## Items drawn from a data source
** begin **

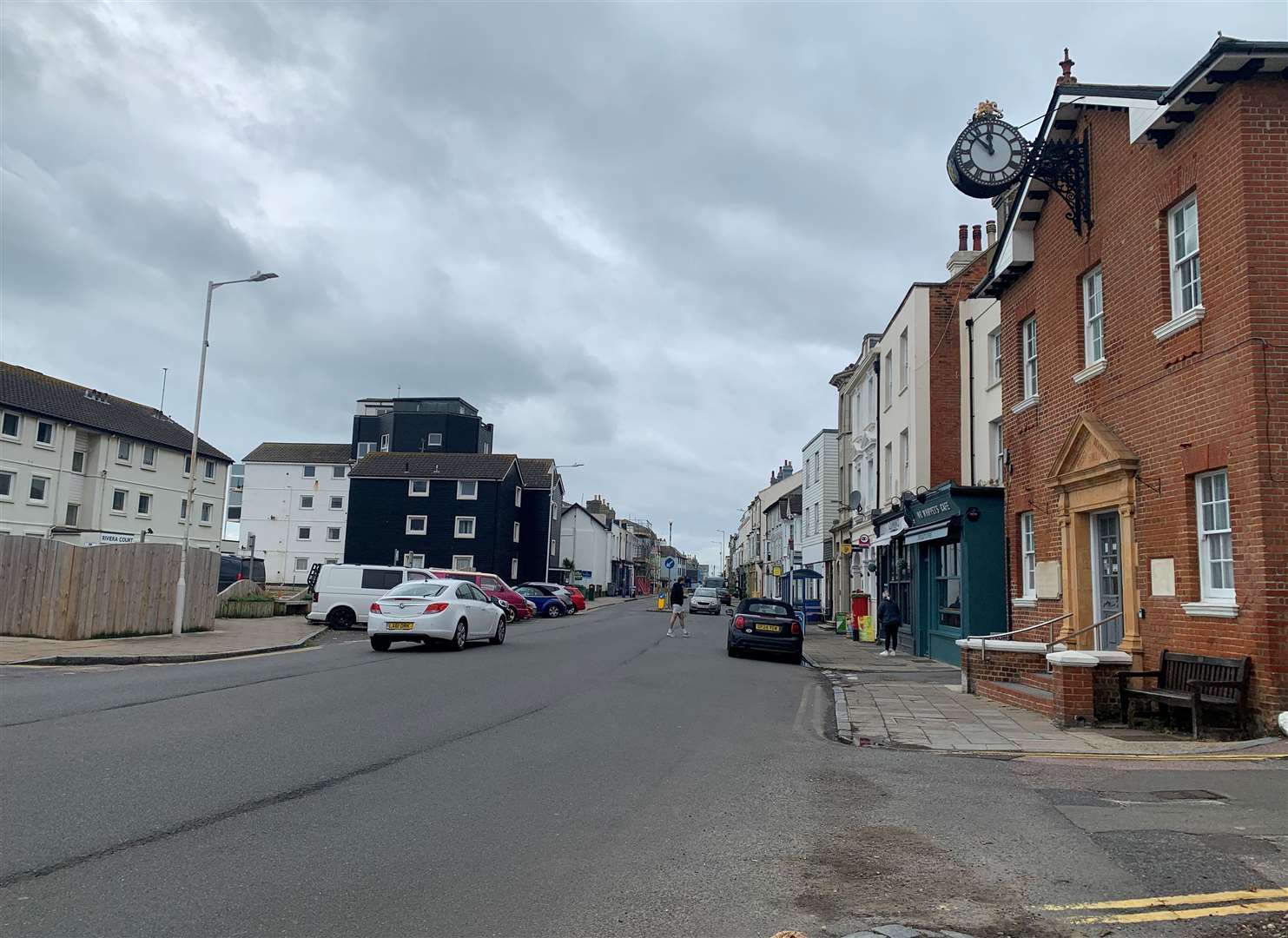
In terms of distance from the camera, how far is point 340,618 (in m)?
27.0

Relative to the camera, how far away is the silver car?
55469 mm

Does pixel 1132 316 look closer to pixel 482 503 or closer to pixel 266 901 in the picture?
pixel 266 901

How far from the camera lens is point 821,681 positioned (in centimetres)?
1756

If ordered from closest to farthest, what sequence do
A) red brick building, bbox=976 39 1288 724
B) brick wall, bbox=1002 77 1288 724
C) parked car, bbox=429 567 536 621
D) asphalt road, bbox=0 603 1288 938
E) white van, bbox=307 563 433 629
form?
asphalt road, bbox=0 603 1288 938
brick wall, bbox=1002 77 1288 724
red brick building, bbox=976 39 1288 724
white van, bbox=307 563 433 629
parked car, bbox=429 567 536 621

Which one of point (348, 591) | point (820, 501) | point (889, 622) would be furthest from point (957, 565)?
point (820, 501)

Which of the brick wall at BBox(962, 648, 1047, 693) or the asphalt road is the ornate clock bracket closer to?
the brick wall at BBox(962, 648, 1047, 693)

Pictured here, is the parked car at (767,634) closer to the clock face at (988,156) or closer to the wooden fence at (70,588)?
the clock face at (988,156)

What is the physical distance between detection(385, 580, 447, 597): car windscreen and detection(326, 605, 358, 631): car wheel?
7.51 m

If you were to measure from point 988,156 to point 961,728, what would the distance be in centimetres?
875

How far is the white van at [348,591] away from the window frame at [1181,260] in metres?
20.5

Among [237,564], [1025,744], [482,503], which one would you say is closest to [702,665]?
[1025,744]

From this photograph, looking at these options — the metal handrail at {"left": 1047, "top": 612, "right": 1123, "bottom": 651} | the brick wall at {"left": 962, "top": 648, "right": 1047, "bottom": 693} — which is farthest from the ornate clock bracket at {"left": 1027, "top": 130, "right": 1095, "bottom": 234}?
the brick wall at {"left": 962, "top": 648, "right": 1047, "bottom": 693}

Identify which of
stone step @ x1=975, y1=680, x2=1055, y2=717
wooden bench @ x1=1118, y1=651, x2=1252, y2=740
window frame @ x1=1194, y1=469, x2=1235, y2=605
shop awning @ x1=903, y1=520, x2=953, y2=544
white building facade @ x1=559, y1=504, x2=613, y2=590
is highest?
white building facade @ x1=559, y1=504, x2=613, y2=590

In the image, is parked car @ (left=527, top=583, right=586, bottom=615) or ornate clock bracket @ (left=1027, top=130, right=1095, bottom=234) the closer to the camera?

** end **

Please reproduce the material word for word, from the line containing "Among [237,564], [1025,744], [482,503], which" through the end of the material, including both ends.

## CORRECT RESULT
Among [237,564], [1025,744], [482,503], which one would you say is closest to [702,665]?
[1025,744]

From this photograph, looking at these options — the metal handrail at {"left": 1047, "top": 612, "right": 1123, "bottom": 651} | the brick wall at {"left": 962, "top": 648, "right": 1047, "bottom": 693} — which is farthest from the ornate clock bracket at {"left": 1027, "top": 130, "right": 1095, "bottom": 234}?
the brick wall at {"left": 962, "top": 648, "right": 1047, "bottom": 693}

Identify which of
stone step @ x1=975, y1=680, x2=1055, y2=717
wooden bench @ x1=1118, y1=651, x2=1252, y2=740
window frame @ x1=1194, y1=469, x2=1235, y2=605
shop awning @ x1=903, y1=520, x2=953, y2=544
white building facade @ x1=559, y1=504, x2=613, y2=590
is highest?
white building facade @ x1=559, y1=504, x2=613, y2=590

In the image, is parked car @ (left=527, top=583, right=586, bottom=615) or ornate clock bracket @ (left=1027, top=130, right=1095, bottom=234) the closer to the camera?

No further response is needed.